Greece's second most popular destination is not some ancient site (such as the Minoan palace at Knossos, which is first on the list of popular destinations), or some beach resort, or some museum, or some medieval city. It's something that man did not create: Samaria Gorge.
The gorge, which has been a national park since 1962, is also a UNESCO World Biosphere Reserve. UNESCO Biosphere Reserves "...promote solutions reconciling the conservation of biodiversity with its sustainable use (Wikipedia)."
This spectacular landform runs south about 18 km from the village of Omalos in the north into the village of Agia Roumeli on the Sea of Libya on the south coast. Its northern entrance is south of Chania about 22 km in a straight line, which translates to something close to a 45-minute bus ride. The entrance path is well south of Omalos, making the hike about 13 km in length.
A river running south out of the White Mountains carved the gorge over the millennia. It's still carving it. The river dries up during the summer, but can become a raging torrent during the winter rains. At the trail head at its northern end it's1,250 meters above sea level, so the approximately 6-hour walk (3 hours if you push it and don't stop for anything) is all downhill.
High points of the walk include the "Iron Gates," where the walls close in to reduce the width of the gorge to 4 meters as they rise above you about 300 meters, and the abandoned village of Palia (Old) Roumeli. People had been moving to the newer version of the village, on the coast about 1.5 km away from the old village, for years because seasonal flooding made living there untenable. The village was finally completely emptied out in 1962 with the designation of the gorge as a national park.

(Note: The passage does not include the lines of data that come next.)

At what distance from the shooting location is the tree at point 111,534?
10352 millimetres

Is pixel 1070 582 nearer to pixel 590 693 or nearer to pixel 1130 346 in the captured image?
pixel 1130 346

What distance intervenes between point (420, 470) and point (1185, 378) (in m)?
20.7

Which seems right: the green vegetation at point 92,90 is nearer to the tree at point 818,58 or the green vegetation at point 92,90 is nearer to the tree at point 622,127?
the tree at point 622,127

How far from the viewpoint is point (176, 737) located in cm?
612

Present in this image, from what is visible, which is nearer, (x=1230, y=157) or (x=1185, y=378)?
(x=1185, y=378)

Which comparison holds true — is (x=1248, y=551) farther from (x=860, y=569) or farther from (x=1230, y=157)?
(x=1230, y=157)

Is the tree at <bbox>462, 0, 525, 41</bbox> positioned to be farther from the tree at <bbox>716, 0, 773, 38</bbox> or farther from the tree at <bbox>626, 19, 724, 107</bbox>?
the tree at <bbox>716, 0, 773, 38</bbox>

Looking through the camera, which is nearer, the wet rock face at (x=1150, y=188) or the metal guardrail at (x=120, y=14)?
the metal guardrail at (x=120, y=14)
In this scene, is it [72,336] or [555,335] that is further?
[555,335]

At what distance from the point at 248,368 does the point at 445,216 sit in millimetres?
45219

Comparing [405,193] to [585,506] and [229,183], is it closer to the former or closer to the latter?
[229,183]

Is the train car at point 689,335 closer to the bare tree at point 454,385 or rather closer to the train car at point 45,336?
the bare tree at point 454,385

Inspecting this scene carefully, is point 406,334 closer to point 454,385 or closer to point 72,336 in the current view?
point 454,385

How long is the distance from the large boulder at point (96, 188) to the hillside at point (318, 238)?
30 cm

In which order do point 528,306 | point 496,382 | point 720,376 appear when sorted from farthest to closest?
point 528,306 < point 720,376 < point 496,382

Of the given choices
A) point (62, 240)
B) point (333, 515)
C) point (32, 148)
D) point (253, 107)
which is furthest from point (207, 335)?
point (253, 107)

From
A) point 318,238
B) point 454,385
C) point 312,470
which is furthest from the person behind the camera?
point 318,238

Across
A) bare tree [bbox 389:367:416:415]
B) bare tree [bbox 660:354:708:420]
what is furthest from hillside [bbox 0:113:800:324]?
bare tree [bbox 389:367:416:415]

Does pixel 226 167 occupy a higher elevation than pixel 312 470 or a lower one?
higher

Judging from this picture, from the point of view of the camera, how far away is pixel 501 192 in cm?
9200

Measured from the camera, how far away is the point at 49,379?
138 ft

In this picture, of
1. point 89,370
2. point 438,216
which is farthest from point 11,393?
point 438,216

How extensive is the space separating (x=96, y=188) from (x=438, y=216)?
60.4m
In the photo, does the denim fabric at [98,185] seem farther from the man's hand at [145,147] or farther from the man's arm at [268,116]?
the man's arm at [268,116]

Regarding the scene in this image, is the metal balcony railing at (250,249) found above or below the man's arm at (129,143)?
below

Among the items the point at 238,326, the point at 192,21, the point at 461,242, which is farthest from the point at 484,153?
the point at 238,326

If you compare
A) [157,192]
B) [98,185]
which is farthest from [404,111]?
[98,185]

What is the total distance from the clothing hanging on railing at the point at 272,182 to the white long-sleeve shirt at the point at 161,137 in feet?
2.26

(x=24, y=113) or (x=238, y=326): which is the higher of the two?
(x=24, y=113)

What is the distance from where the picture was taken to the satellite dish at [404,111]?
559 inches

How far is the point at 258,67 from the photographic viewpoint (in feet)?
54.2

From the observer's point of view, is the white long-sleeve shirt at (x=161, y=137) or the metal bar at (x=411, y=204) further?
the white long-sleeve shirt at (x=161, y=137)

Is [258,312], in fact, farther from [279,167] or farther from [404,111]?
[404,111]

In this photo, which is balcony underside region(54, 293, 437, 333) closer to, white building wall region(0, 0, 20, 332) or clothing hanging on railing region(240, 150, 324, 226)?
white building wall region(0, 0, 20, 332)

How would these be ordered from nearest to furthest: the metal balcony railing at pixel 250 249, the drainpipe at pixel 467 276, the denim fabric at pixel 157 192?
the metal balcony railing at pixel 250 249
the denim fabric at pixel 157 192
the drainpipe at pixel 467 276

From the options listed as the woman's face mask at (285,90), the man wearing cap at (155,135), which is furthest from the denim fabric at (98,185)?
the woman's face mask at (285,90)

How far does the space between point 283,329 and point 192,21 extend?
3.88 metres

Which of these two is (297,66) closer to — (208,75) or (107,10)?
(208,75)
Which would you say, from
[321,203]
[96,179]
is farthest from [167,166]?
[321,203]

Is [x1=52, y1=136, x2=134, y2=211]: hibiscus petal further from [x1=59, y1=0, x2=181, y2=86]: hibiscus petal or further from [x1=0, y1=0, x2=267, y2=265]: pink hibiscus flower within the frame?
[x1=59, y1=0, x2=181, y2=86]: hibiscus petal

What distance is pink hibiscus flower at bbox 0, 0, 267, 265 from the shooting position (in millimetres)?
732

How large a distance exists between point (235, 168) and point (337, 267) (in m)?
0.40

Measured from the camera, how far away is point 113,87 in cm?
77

Samaria Gorge opens for visitors seasonally, beginning in May. Winter rains wash out much of the trail, and it needs repair work during April. The season ends at the end of October. The gorge is not safe in the winter because of the danger of flash floods.
The trail offers plenty of springs for water, and there are wardens who can help you on your way. It is an exceptionally well-maintained place, and also has toilets and places to throw your trash. You can't camp there, and you have to present your time-stamped ticket as you leave to prove that you didn't.
Although the gorge can have up to 2,000 visitors a day, you won't see many people because you're all walking in the same direction. That being said, its beauties are that much more enjoyable on those days when it doesn't host thousands of visitors. If you come during the summer high season one way to avoid the crowds is to find a place to sleep in Omalos (which will be relatively cheap), and start out at dawn the following day before the tour busses start arriving at 7:30.
Another option is to leave late- around noon- but that carries with it the disadvantage that you would have to spend the night in Agia Roumeli because you'll miss the last boat to Chora Skafon on the east, and Paliochora on the west, from which busses travel back to Chania.
A little common sense goes a long way when walking the gorge: wear a hat, have decent shoes, be prepared to walk on rocky, i.e., hard ground, be in decent shape, and try not to start in the middle of the day during a heat wave. It is a fantastic experience. If you're lucky you'll see some Cretan mountains goats clambering up and down the crevasses in the gorge's walls.